Teachers Should Write Education Editorials

The NY Post gets you coming and going. A few weeks ago, they were saying that the notion of dropping Regents exams represented a total lack of standards, and that the whole state was going to turn into the Wild West. Everyone was going to pass no matter what. That was the only reason they could imagine for moving away from these tests.

Evidently, these tests ranked somewhere near the Ten Commandments, and were so perfectly formed that any criticism of them, let alone movement away from them, was absolutely out of the question. The Post showed no evidence they were actually familiar with the tests.

In our school, we have an election day PD by some company that’s visited us before. The first time they came, they showed us two essays. One was written by some spoiled young woman who complained her parents sent her to Europe. Evidently it was boring. Another was written by a young man who made burgers at a beachside stand that summer and milked the experience for all the humor that could be found in it.

There we were, challenged by highly paid PD preppers to discern between art and crap. It was my distinct feeling that anyone who didn’t recognize the crap for what it was, well, that person ought not to be teaching writing. I understand why the school is engaging them, though. A lot of students cannot write their way out of a paper bag, and many are native English speakers.
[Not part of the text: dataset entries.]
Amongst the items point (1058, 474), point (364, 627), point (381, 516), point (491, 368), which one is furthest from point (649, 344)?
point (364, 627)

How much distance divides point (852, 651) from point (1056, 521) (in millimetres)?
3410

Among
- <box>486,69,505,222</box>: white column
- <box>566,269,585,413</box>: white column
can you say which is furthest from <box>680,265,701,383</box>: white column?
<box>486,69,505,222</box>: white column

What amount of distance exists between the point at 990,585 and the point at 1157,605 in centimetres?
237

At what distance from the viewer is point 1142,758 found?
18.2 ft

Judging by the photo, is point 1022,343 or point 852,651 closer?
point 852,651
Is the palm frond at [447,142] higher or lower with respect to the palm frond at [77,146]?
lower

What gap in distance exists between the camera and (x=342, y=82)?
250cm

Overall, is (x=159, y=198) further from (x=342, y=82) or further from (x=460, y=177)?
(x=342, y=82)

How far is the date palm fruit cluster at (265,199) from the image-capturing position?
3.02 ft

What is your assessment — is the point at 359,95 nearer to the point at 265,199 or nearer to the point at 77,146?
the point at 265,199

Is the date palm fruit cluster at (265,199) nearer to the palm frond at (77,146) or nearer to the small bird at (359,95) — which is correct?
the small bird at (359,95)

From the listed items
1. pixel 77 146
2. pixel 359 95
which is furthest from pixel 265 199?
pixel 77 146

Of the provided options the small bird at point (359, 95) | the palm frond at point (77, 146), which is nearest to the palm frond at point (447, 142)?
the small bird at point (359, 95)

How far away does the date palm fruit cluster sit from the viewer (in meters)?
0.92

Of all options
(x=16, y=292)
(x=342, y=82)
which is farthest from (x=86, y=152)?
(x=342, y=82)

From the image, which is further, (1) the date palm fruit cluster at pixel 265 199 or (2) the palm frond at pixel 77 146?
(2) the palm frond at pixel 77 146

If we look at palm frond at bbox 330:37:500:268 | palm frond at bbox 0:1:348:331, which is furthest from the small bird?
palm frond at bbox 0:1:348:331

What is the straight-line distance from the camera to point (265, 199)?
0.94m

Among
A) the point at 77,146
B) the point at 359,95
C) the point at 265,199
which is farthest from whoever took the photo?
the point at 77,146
Actually, I place the blame for that on the English Regents exam, which we’re urged to prep kids for. The English Regents exam is Common Core based, and thus formulated on David Coleman’s brilliant theory that no one gives a crap what you think or feel. Since we teach students to write based on that foundation, it’s no surprise whatsoever that they produce writing no one wants to read. The truth is, no one gives a crap about writing that has no heart, passion or feeling.

I’ve actually been told that some of our highest-performing students have written college essays that were not particularly impressive. Someone who works at a college told me when she read good essays, she had no idea whether students wrote them themselves. When she read bad ones, she knew they were real.

Given all that, the Post now cries and moans that the NAEP exams are the gold standard, and by that standard de Blasio has made no progress whatsoever, and that this is "final proof."  Given the state standards are crap, something that’s utterly eluded the Post, I’m not surprised. I’m also not remotely persuaded this is de Blasio’s fault. After all, it’s the geniuses in Albany who write the tests, without which our students can’t graduate. Instead of teaching kids how to write, let alone how to appreciate reading, we’re forced to teach them to deal with crap that will serve only one purpose—helping them pass the crappy tests.

If Michael Bloomberg were mayor, the Post would be praising him to the heavens. He’d be a genius for raising state test scores. The NAEP would be ignored. The thing that really gets the Post’s goat is all that “social justice” stuff.

Perish forbid that students like those I serve should be treated with dignity as a matter of course. No, let’s go on our merry way as the geniuses in Albany cut direct English instruction. Doubtless the NY State Regents and the editors of the NY Post could go to China tomorrow and ace their standardized tests with no help whatsoever.

I’ve had it with reading education editorials and op-eds by people who not only haven’t got the remotest notion what they’re talking about, but then go the extra mile and say any gosh darn thing that will reinforce their obvious and blatant prejudices.